In the winter in early 2020, I taught a project “go as deep or stay as shallow”, which is a quote from Joshua Quittner’s Way New Journalism manifesto, an optimistic text published on Hotwired in 1995, where Quittner called to the journalist of 25 years ago not to be afraid of making links to immerse themselves in the world of hypertext and hyper images OUT there, outside of your text or publishing platform. The group I was teaching was very young. I knew I would be the first to tell them about the difference between the Internet and the WWW, the history of hypertext and hyperlink, the values of EtoE and the treasures of p2p, and of the urgency of breaking out of walled gardens, the importance of not obeying the one link Instagram allows you. I was prepared to start from the basics. What I was not prepared for was that students would ask me what I mean by the only one link that Instagram allows its users? Where is it?

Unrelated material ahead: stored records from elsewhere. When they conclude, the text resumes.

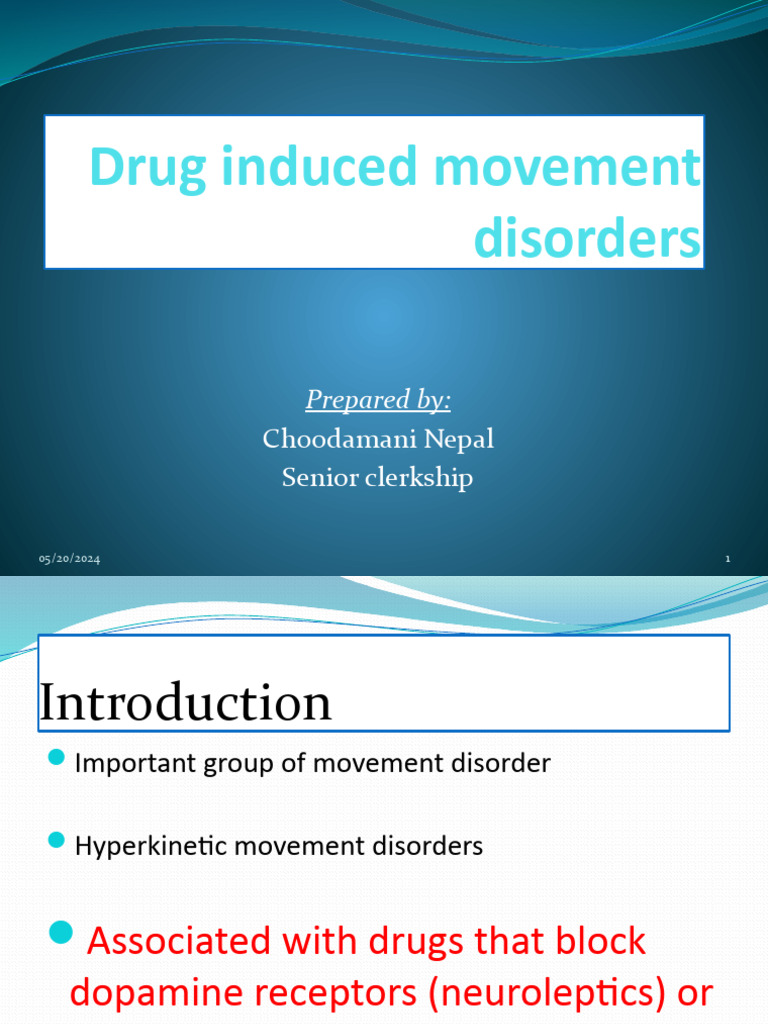 Drug induced movement disorders

Prepared by:
Choodamani Nepal
Senior clerkship

05/20/2024

1

Introduction

Important group of movement disorder

Hyperkinetic movement disorders

Associated with drugs that block dopamine receptors (neuroleptics) or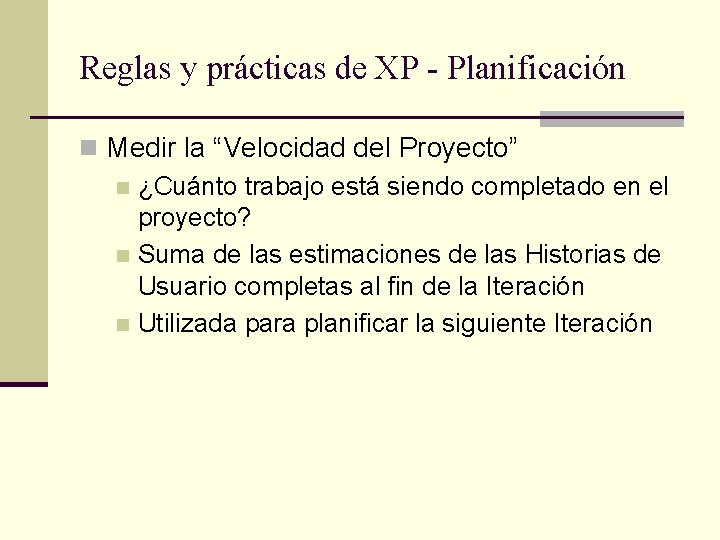 Reglas y prácticas de XP - Planificación

Medir la “Velocidad del Proyecto”

¿Cuánto trabajo está siendo completado en el proyecto?

Suma de las estimaciones de las Historias de Usuario completas al fin de la Iteración

Utilizada para planificar la siguiente Iteración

They didn’t know about the link, they didn’t see it, and were not missing anything. I was trying to fire up a resistance against the cruel policy of Instagram, but achieved the opposite. It made Instagram even more generous in their eyes. Then I told this to an older student of mine. By “older” in this case, I mean she had already had a conversation with me about blue underlined words some semesters ago and had produced several great projects. She said that, with all due respect to all the links I made, Instagram’s policy of not allowing links is great, it helps her to stay concentrated and to see only what she wants to see.
This is not a story about young people, it is the destiny of computer users of all generations. Adapting, forgetting, delegating.